During the study period (2007 to 2016), 79,269 PB-EUS procedures were performed in 68,908 subjects in England and 87 % were index procedures (Appendix 2). The median age of subjects who underwent PB-EUS was 63 (IQR 51–72) years and 56 % were women. The majority of PB-EUS (82 %) were performed in higher-volume providers (defined as > 816 over the study period).

Pancreatic cancer was diagnosed in 13 % of patients within 6 months of index EUS. Demographic data for all subjects who underwent PB-EUS and the PB-EUS cohort with pancreatic cancer are presented in [Table 1].

Eighty-seven percent of subjects had a single EUS within the 6 months prior to a diagnosis of pancreatic cancer, 11 % had two, 2 % had three, and 20 subjects had four EUS procedures prior to pancreatic cancer diagnosis.

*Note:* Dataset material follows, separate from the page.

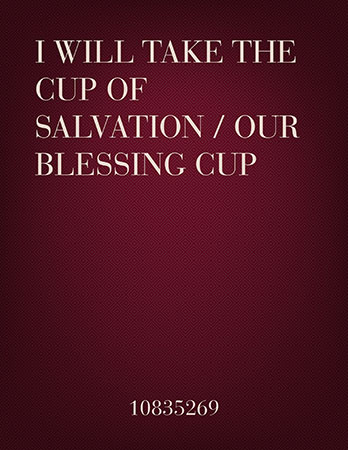 I Will Take the Cup of Salvation / Our Blessing Cup
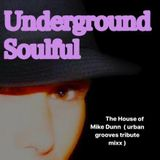 The HOUSE of MIKE DUNN ( urban grooves tribute mixx )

Changing PB-EUS and FNA practice

The annual number of PB-EUS and the percentage with FNA performed consistently increased over the 10 years studied; 2874 PB-EUS (28 % FNA) in 2007 and 12,752 PB-EUS (35 % FNA) in 2016. EUS-FNA particularly increased in the PB-EUS pancreatic cancer group from 43 % in 2007 to 78 % in 2016 ([Fig. 1]).

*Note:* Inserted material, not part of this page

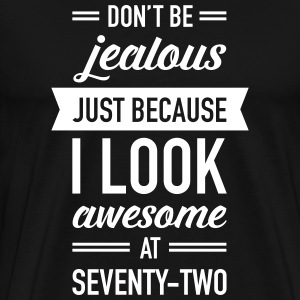 Awesome At Seventy-Two T-Shirts - Men's Premium T-Shirt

Post PB-EUS adverse events

The coded adverse events (AEs) following PB-EUS are shown in [Table 2]. Sedation related events and acute pancreatitis were coded in 0.5 % and 0.2 % cases respectively. EUS-FNA was associated with a significantly higher rate of acute pancreatitis (0.4 % vs 0.09 %).

Post PB-EUS mortality

A total of 1070 deaths (1.5 %) were reported within 30 days of index PB-EUS. Sixty- and 90-day mortality was reported in 3.7 % and 5.5 % of subjects. In the PB-EUS pancreatic cancer group, 2.8 % of subjects died within 30 days of their EUS, 9 % within 60 days and 15 % within 90 days ([Table 3]).

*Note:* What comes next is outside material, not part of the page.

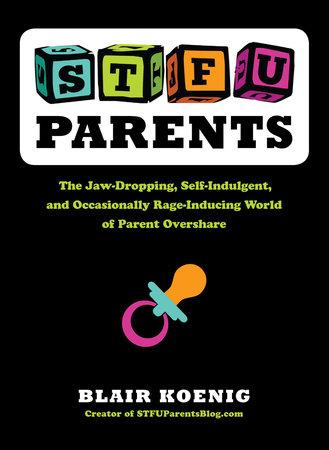 STFU, Parents by Blair Koenig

On multivariable analysis, increasing age, male sex, increasing comorbidities, and pancreatic cancer predicted higher mortality. Among procedural factors, FNA and lower-volume EUS providers were associated with higher mortality ([Table 4]).

Factors associated with surgical resection, chemotherapy, and no active treatment in the PB-EUS pancreatic cancer cohort

Twenty-four percent of patients in the PB-EUS pancreatic cancer cohort had a surgical resection: 12.4 % had surgery alone; 0.7 % received neoadjuvant chemotherapy; 10.3 % had adjuvant chemotherapy; and 0.5 % received both neoadjuvant and adjuvant chemotherapy. Forty-three percent of patients received chemotherapy alone and 33 % of subjects did not receive any oncological or surgical treatment. Multivariable analysis of the variables associated with the likelihood of undergoing a surgical resection, chemotherapy alone, or no active treatment are presented in [Table 5].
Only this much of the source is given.